--- START OF Excerpted data ---
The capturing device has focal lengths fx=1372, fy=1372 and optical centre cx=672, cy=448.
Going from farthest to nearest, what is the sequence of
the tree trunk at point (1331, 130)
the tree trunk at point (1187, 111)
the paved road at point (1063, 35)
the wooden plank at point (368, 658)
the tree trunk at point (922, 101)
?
--- END OF Excerpted data ---
--- START OF Excerpted data ---
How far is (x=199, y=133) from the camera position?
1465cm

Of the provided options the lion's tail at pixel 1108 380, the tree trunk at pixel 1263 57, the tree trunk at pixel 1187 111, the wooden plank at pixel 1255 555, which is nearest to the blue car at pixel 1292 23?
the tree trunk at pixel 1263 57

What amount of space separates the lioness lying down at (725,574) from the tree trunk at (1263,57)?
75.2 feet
--- END OF Excerpted data ---
The request :: Locate every line in the records above that contains the word "plank" and copy each of those lines in full.

Solution to this problem ::
the wooden plank at point (368, 658)
Of the provided options the lion's tail at pixel 1108 380, the tree trunk at pixel 1263 57, the tree trunk at pixel 1187 111, the wooden plank at pixel 1255 555, which is nearest to the blue car at pixel 1292 23?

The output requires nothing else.